Thanks! Very interesting. He graduated from SWBTS the year I was born, which I graduated from in 1981.


----------



## PuritanCovenanter (Aug 14, 2008)

Ivan said:


> It's one of most beautiful thing I've ever seen!! Better than my beard!!!!




I'll keep my beard. I just got Brackel. According to Beele that is all I need.


----------



## Reformed Baptist (Aug 14, 2008)

I have been buying good reformed literature for about two years now...I think I have about 400 volumes now. If I keep pace for another 50 years, given that the Lord causes me to live till 85, I will have 10,000 books. whoah!


----------



## R. Scott Clark (Aug 14, 2008)

I will be very surprised if anyone buys this library at that price or anything like it.


----------



## Jerusalem Blade (Aug 14, 2008)

I agree, Scott. Even if they cost that much to buy originally, Christian books don't have much market value, even among Christians. Seminaries or colleges are prospective buyers of such.

If my memory serves me right, I think G.I Williamson (who invited me out to a Scottish lunch a few years ago -- that's right, McDonald's!) donated his library to MARS.

I told my wife, who's a good bit younger than I, that if I go to be with the Lord before she does, to pick out the ones she wants, and make sure the rest get into good hands. Original market value could easily be $100,000; I'd be fortunate to sell it for $5,000. If my wife could make some money on it, fine. But giving away is fine also.

A good library is like having a room full of wise friends.


----------



## Zadok (Aug 17, 2008)

No one seems to have commented on the fact that one can get 15% back by applying for an eBay mastercard!! How can anyone resist the temptataion with such a carrot?


----------



## JonathanHunt (Aug 17, 2008)

I am just lost in wonder at the sheer volume of books, books, books. My wife would kill me. It is bad enough as it is in my house already.

It seems obvious that they have been selling the really good stuff for a while already on ebay and to the Dr Beekes of this world. This is the leftovers.

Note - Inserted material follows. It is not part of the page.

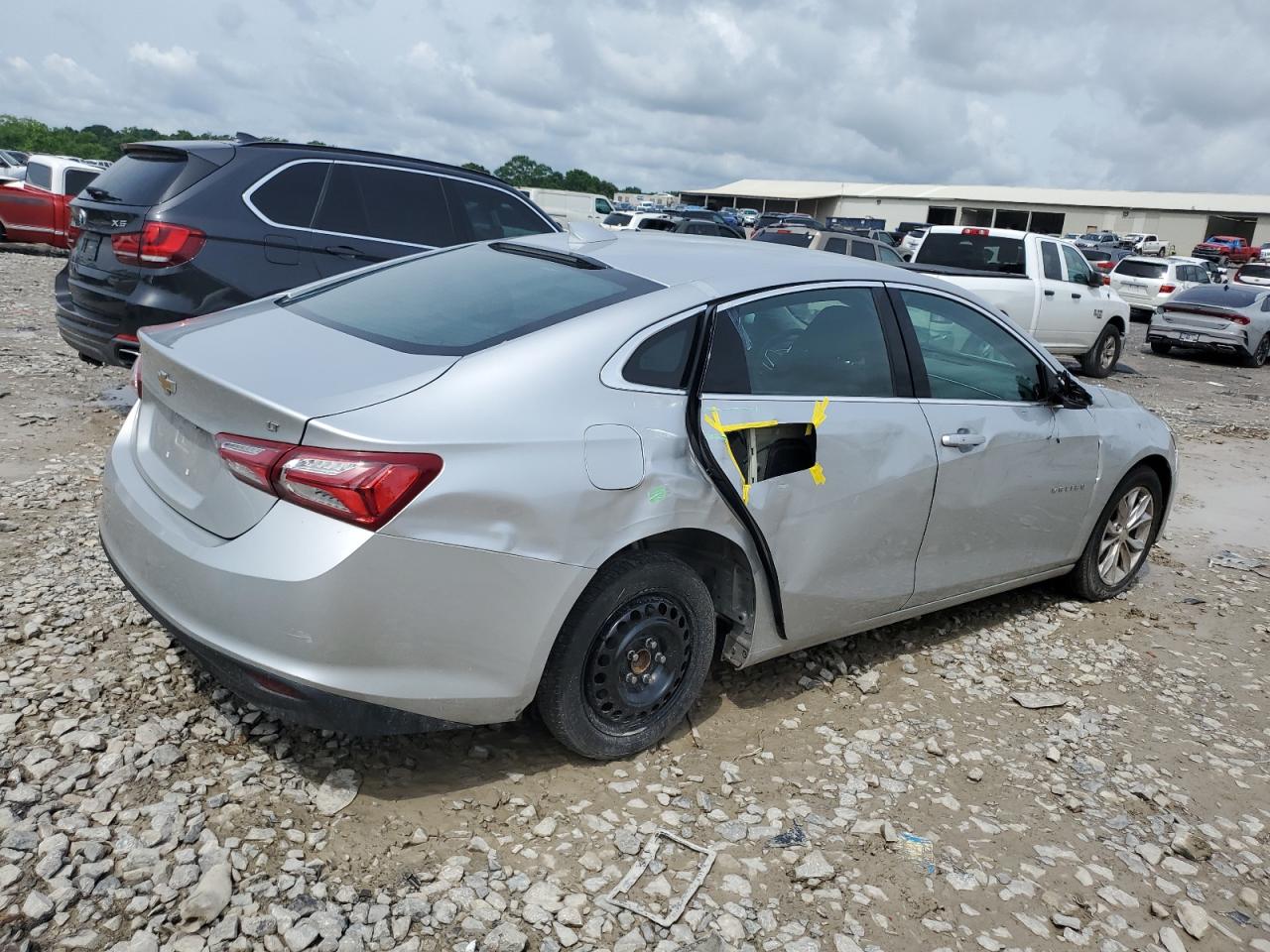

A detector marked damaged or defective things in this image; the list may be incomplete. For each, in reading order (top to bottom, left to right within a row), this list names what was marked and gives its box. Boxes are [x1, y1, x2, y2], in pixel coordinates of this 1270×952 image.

True, I'd be glad to feast on them there scraps but I'd agree, they don't have the value that has been placed upon them.


----------



## Ivan (Aug 17, 2008)

Jerusalem Blade said:


> A good library is like having a room full of wise friends.



Amen, my dear brother, AMEN!


----------



## VirginiaHuguenot (Aug 21, 2008)

This library was the primary source for the books available on the Encyclopedia Puritannica Project.


----------



## Southern Presbyterian (Aug 21, 2008)

VirginiaHuguenot said:


> This library was the primary source for the books available on the Encyclopedia Puritannica Project.



Cool!


----------